#  Speed Loss Calculation Explanation [KI]

This article has been written to better explain how speed loss should be calculated for a piece of equipment or line. The calculation of speed loss can be slightly confusing and to ensure that it is done correctly consider the following example:

In a 480 minute shift :

On a machine rated at 100 products output per minute

Maximum output = 480 mins x 100 units = 48000 units

Shift info:

Output (Good Production)                                 = 32000 units

Speed                                                                = 98 units per minute

Planned downtime                                             = 82 mins

Bottleneck loss due to B/down                          = 30 mins

Bottleneck loss due to minor stops                   = 28.66 mins

Rejects (in process)                                           = 1255 in 8 hr shift

In reality only 32000 good units were produced compared to a maximum of 48000 which equates to a total loss of (48000-32000)/48000 = 33.3%. The relevant Losses can be calculated as follows:

Breakdown                     = 30/480                               = 6.25%

Planned downtime         = 82/480                               = 17.08%

Minor Stops                   = 28.66/480                         = 5.97%

Rejects                           = (1255/98)/480                = 2.67%

It seems quite logical to assume that the Speed Loss can be calculated as (100-98)/100 = 2%.

This would then equate to a total loss of 6.25+17.08+5.97+2.67+2.00 = 33.97%. This is incorrect as the total loss should equate to 33.3%. By calculating speed loss in this way it is assumed that the machine is running all the time and since we know that it is not, it is double allocating the loss.

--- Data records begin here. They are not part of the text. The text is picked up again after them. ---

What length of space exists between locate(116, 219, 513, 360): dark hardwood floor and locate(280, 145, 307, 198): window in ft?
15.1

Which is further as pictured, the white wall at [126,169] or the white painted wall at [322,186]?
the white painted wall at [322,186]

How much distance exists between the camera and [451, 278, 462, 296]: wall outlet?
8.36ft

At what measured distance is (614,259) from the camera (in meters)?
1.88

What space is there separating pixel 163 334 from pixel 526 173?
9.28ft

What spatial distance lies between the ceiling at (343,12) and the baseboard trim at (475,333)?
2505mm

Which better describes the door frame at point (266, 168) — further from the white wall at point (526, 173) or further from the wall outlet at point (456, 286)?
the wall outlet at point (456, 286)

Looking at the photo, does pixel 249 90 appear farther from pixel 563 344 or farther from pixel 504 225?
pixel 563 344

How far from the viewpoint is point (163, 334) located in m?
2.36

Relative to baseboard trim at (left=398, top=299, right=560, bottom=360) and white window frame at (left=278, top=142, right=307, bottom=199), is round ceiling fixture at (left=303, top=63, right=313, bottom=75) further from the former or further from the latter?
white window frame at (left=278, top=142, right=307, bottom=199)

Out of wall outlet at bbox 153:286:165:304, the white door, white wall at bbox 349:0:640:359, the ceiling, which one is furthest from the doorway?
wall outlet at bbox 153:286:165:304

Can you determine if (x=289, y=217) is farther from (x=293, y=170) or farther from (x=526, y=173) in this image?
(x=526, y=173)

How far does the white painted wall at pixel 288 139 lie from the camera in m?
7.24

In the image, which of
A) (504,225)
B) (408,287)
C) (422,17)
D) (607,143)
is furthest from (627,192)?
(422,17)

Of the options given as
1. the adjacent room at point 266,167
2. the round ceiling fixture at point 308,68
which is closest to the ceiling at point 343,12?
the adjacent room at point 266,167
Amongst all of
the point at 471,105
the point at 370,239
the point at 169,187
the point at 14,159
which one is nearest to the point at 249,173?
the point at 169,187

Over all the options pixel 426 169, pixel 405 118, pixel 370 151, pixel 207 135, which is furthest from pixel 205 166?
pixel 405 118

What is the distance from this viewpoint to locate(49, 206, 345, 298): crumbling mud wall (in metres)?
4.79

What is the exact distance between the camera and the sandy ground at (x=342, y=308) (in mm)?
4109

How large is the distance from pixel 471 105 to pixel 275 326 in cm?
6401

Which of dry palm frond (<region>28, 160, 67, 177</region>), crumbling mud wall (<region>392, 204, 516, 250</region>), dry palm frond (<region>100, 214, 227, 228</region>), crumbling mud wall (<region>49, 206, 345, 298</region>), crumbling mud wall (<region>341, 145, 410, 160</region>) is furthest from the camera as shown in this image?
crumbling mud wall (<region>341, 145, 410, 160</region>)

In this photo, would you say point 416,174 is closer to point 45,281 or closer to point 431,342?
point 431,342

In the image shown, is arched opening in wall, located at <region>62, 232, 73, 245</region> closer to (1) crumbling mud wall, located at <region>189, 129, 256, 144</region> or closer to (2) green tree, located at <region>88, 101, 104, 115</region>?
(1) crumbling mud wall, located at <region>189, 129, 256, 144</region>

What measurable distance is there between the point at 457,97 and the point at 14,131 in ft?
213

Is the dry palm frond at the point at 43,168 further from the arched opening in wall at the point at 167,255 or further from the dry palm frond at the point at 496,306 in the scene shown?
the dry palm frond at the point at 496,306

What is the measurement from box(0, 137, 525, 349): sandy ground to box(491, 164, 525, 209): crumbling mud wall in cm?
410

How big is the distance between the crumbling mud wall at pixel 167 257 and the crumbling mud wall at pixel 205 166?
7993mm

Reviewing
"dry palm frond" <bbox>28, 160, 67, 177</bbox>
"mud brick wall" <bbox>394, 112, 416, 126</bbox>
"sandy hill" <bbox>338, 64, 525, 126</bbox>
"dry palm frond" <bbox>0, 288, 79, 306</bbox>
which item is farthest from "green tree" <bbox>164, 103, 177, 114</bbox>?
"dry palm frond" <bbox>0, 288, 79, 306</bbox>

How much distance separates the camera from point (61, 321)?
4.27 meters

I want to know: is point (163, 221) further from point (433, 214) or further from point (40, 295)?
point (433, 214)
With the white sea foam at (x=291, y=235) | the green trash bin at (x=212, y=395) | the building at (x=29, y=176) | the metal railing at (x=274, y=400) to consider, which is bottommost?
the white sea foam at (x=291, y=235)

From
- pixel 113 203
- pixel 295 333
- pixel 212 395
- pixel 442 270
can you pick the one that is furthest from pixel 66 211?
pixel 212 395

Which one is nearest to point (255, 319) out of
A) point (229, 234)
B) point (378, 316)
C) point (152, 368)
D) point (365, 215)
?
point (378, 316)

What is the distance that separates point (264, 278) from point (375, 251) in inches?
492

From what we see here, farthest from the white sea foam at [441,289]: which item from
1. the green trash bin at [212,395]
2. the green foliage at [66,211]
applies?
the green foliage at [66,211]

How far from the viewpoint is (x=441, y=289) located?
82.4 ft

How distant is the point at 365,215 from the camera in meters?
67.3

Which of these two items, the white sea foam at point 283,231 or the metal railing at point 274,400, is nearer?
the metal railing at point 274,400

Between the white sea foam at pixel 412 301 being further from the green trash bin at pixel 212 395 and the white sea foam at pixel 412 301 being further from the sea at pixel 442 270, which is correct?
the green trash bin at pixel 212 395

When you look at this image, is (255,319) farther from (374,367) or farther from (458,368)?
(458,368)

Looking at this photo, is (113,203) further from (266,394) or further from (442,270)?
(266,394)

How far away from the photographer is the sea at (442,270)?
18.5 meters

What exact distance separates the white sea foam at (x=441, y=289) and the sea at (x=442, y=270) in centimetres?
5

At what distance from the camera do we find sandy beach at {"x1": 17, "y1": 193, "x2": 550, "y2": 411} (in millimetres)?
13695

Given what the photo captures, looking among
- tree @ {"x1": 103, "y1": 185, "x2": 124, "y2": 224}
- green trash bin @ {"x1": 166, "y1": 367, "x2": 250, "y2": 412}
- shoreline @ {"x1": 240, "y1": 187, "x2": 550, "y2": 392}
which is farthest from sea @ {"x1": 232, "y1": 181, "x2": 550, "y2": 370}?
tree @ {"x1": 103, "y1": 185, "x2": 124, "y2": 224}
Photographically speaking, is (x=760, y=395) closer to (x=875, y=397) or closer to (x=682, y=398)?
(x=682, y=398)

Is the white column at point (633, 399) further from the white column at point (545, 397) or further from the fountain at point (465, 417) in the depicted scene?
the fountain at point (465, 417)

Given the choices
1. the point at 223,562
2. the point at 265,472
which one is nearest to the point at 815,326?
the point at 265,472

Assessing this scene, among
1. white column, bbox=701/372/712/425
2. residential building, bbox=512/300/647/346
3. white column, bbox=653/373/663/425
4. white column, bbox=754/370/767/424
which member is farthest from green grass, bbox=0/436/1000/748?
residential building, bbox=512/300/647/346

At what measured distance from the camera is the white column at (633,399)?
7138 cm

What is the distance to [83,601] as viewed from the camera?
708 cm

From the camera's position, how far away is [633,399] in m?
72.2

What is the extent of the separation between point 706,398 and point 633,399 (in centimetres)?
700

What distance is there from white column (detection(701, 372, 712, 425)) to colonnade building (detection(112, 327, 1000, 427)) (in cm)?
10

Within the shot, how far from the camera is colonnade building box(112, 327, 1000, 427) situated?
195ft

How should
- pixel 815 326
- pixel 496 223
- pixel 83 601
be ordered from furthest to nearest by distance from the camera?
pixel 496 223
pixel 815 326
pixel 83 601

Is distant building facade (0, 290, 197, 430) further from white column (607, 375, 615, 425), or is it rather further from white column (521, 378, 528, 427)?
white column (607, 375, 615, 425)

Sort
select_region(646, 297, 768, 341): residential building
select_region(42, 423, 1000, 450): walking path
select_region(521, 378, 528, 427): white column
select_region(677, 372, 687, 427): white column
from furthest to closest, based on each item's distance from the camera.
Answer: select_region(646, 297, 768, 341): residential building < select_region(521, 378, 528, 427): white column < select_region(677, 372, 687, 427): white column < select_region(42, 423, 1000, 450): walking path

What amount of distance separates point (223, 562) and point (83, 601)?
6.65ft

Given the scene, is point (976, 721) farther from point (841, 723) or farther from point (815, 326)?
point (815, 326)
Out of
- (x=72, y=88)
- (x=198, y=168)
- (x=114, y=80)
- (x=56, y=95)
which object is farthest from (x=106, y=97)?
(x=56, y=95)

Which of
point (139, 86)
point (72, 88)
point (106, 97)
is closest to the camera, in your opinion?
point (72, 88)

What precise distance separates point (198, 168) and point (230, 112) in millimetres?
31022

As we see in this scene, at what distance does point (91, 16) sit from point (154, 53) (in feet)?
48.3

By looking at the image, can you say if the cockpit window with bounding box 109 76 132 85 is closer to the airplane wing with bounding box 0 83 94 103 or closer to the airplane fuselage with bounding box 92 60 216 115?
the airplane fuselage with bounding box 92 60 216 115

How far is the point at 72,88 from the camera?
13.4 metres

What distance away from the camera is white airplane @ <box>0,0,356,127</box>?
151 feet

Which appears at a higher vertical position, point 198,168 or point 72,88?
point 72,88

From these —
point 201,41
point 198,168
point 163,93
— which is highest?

Speed Loss is only relevant when the machine is actually running and producing good product. Therefore to ensure that the losses are not double allocated, the following equation should be used to calculate speed loss:

(Good Output / Ave speedxTotal production time) – (Good Output / Rated speedxTotal production time).

In this example the actual speed loss is (32000/47040) – (32000/48000) = 1.36%.

If all the losses are now added together the total is 6.25+17.08+5.97+2.67+1.36 = 33.3%. This is equal to the total loss calculated above.

Therefore in Summary:

• Speed loss is only relevant when the machine is running and producing good product.
• Speed loss should be calculated using the formula: (Good Output / Ave speedxTotal production time) – (Good Output / Rated speedxTotal production time. This ensures that the loss is not double allocated.